3

Say I've got project A with this history :

  • HEAD : Hotfix
  • HEAD~1 : Changelog
  • HEAD~1 : Dev
  • HEAD~2 : Feature
  • HEAD~3 : Typo

And I started project B on top of that history, getting to this :

  • HEAD : Changelog
  • HEAD~1 : Clean repo
  • HEAD~2 : Delete unnecessary files
  • HEAD~3 : Hotfix (project A)
  • HEAD~4 : Changelog (project A)
  • HEAD~5 : Dev (project A)
  • HEAD~6 : Feature (project A)
  • HEAD~7 : Typo (project A)

Now I've got a clean project B and I'd like to start my next apps with a fork of this one.

Problem is the bold commit : it deletes files. I would like to rewrite the history to omit that action, preventing merges from the base repo to project A to delete my files altogether.

Ideally, the deleted files should never appear in project B's history.

This might be a duplicate question of "Delete commits from a branch in Git", "Completely remove file from all Git repository commit history" or "GIT How to clean history pack for old deleted files?" but it might not as the problem exposed is pretty specific.

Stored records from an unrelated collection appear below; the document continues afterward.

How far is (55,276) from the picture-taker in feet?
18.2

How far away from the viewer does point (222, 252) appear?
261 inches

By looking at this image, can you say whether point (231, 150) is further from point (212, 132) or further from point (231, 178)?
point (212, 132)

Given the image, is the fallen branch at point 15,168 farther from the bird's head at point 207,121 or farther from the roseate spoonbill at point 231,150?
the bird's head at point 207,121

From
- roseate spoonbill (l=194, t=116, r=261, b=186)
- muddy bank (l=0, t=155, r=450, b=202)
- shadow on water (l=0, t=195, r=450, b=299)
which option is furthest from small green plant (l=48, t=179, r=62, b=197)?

Please share you experience with the community!

Community
  • 1
  • 1
Armel Larcier
  • 15,747
  • 7
  • 68
  • 89

1 Answers1

2

So what you want to end up with is sort of like the following:

HEAD : Changelog
HEAD~1 : Clean repo
HEAD~3 : Hotfix (project A)    + part of "HEAD~2 : Delete unnecessary files" if applicable
HEAD~4 : Changelog (project A) + part of "HEAD~2 : Delete unnecessary files" if applicable
HEAD~5 : Dev (project A)       + part of "HEAD~2 : Delete unnecessary files" if applicable
HEAD~6 : Feature (project A)   + part of "HEAD~2 : Delete unnecessary files" if applicable
HEAD~7 : Typo (project A)      + part of "HEAD~2 : Delete unnecessary files" if applicable

right? Well that is relatively straight forward. As alluded to by the writeup above the key to achieving this is to split up the "problematic" commit into smaller commits that modify earlier commits where the "problem" first where introduced, and then re-arranging the history by merging1 those fixup commits with those that introduced the "problem" in the first place.

In this particular case the "problem" is just existence of some files, but in the general case this might be any problem. E.g. say you have started using some code analysis tool that have detected several memory leaks which you have then fixed and made a commit out of. But ideally you would like to split up and distribute those fixes back in time into the commits that introduced the memory leaks in the first place.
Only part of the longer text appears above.